It sounds like I was incorrect.

Question --

If I DIDN'T prune and DIDN'T support them with anything, and just let them grow uncontrollably, sprawled and all over the ground -- assuming no one ate them -- would they grow just as much, or do they need to grow upward to have a heavy yield?

I'm just trying to get the most with the LEAST amount of work Smiling
,

When allowed to sprawl, It may be wiser to space them farther apart.

Down in the sunbelt, every bit of tomato greenery is needed to prevent sunscald.



Thumb of 2020-07-16/stone/caee64

Here's a caged plant...


Thumb of 2020-07-16/stone/6ce7ce
Here's a patch of caged cherry tomatoes... they were planted too close together...

Whether one method produces more or not is why it is important to grow some left to their own devices as control group when you plant a patch to pinch... and then you make up your own mind.

My own feeling has always been that when I have to spend less time on each individual plant, I can grow more food.
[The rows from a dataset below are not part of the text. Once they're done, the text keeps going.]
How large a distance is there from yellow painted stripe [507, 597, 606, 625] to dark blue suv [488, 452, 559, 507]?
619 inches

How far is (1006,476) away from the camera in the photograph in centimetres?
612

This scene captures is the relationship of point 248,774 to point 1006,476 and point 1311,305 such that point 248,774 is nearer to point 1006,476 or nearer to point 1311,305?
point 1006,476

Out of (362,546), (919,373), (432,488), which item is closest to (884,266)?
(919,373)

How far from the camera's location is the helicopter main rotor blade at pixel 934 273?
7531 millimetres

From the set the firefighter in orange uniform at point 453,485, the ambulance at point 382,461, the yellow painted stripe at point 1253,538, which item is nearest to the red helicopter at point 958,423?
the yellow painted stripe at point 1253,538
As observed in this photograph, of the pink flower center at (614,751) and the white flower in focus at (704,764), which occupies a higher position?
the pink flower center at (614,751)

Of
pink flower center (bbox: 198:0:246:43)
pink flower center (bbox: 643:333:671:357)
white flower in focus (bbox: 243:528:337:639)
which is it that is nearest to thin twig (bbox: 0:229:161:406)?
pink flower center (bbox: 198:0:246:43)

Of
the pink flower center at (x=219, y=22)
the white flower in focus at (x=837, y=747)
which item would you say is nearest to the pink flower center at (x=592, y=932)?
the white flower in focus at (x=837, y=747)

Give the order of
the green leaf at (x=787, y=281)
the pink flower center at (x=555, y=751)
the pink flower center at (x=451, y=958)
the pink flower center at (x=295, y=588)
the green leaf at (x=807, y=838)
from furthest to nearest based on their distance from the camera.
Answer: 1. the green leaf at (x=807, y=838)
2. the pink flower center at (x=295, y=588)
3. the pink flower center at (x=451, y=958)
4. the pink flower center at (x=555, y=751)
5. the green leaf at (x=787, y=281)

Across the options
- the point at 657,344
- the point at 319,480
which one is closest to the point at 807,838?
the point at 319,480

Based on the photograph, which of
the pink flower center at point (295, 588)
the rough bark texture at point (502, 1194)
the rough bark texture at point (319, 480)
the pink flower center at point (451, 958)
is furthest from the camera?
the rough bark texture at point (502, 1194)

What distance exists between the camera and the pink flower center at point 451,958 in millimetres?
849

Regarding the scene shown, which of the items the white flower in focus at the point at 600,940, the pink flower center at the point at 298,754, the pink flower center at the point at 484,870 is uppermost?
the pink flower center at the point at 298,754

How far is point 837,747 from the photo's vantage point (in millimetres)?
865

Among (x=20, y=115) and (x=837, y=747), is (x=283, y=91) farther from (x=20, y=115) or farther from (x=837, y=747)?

The less time spent on useless tasks in the garden, the more food ends up in the kitchen...

And... I dislike the look of those tortured plants!

Edit:
Indeterminate plants keep growing.
Determinate plants die after a single flush of fruit.
Last edited by stone Jul 16, 2020 11:35 AM Icon for preview
Avatar for Ceckery
Jul 16, 2020 11:41 AM CST
Bellevue, NE
Usually if you google the tomato variety you have you can find out if they are determinate or indeterminate. I'm growing in Nebraska, zone 5 and my garden gets morning and some afternoon sun but our deck blocks the late afternoon and evening sun. I'm growing 1 Cherokee purple, 4 romas (I think there's 4) and the rest are black krim. I think mine are all heirloom varieties which tend to be indeterminate (though I could be wrong). I just grow what I like to make sauce from and most have the darker skin. I've never really noticed sunscald in my tomatoes before (though I've seen it on some peppers. But I might just be lucky.